Antoine McClain (born December 6, 1989) is a former American football offensive guard. He initially signed with the Baltimore Ravens as an undrafted free agent in 2012. Originally from Anniston, Alabama, McClain played college football at Clemson University. He currently coaches offensive line for the Phoenix Phantoms of the Arizona Gridiron Football League.

High school
Antoine McClain played his high school career at Anniston High School in Anniston, Alabama. He was named to the ASWA First-team All-State after his senior season. He participated in the ESPN/Under Armour All-American game.

College career
He played college football at Clemson. During his time in Clemson, he participated in 2,438 snaps and he played in 54 games and started 41 of them.
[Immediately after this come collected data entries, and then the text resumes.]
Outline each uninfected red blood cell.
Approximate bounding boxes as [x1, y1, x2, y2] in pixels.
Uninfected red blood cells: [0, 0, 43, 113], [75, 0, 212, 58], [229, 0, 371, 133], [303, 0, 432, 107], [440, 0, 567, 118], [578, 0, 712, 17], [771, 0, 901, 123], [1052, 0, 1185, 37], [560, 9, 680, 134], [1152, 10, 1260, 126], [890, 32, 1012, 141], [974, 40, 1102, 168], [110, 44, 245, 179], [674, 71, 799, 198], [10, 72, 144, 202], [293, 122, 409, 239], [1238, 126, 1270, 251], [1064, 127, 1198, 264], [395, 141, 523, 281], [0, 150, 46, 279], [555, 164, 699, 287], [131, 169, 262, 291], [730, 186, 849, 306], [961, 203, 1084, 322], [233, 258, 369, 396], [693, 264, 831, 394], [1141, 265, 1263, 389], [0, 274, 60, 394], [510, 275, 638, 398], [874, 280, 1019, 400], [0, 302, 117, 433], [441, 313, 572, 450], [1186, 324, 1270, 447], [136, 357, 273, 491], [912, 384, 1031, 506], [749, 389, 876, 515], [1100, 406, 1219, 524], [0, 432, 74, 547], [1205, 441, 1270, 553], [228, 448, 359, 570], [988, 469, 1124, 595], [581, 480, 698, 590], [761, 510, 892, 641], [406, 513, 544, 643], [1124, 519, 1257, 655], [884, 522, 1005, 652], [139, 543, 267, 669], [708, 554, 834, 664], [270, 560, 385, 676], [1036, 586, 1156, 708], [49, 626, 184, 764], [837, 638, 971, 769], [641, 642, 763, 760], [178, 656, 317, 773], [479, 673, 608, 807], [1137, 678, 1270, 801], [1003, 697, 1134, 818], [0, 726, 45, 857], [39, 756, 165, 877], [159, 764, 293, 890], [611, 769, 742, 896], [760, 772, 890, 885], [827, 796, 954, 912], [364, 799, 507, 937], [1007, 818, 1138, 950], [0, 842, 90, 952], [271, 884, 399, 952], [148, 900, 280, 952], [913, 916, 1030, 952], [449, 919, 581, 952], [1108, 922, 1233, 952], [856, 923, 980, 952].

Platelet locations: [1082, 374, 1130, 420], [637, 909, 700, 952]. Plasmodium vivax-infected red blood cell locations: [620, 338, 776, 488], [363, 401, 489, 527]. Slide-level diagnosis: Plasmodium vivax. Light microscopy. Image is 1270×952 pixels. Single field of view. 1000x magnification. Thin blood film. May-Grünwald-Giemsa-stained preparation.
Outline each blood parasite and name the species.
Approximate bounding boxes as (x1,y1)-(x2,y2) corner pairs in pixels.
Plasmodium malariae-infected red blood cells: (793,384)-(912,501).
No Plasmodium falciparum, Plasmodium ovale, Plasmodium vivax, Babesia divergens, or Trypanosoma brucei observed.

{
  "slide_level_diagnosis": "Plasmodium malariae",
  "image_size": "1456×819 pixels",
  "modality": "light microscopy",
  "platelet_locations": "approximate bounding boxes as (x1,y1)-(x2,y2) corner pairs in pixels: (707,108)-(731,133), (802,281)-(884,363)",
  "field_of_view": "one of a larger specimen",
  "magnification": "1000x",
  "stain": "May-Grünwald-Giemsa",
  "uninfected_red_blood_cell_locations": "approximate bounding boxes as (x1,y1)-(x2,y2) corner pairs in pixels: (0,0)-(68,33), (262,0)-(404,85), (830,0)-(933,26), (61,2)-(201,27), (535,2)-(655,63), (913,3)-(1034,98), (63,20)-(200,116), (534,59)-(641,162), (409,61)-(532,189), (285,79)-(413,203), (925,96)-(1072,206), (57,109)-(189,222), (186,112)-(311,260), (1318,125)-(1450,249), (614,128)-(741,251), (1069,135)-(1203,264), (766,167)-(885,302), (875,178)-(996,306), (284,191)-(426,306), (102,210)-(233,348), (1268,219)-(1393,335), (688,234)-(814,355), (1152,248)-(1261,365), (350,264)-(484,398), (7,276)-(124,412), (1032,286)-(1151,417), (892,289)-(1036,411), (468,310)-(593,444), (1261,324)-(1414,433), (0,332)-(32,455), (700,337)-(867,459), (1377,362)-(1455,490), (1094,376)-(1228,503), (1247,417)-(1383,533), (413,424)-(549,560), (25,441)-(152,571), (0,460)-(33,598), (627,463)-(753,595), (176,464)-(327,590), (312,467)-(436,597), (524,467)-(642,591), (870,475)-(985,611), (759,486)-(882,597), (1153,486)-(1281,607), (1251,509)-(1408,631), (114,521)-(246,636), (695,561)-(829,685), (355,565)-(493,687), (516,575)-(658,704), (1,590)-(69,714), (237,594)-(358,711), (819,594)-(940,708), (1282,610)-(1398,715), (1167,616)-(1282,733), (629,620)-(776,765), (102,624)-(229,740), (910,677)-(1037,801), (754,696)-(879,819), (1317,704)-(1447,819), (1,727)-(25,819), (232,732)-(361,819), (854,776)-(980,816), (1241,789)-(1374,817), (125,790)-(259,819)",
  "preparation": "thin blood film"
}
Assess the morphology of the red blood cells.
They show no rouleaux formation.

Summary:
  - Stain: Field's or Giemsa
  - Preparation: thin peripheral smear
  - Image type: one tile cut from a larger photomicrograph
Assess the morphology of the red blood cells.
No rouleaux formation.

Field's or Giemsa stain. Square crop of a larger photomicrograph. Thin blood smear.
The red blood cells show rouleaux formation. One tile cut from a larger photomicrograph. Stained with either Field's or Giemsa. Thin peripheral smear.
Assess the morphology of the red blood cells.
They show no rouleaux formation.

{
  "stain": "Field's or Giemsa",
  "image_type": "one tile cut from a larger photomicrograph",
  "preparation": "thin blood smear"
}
In his freshman year, he played in 13 games and was involved in 149 snaps.

In his sophomore year, he started 14 games. He was named the starting offensive guard and recorded 66 knockdown blocks.

In his junior year, he played in 13 games and started all 13 games and he was involved in 704 snaps. He was selected to the Third-team All-ACC and ACC All-Academic Honor Roll.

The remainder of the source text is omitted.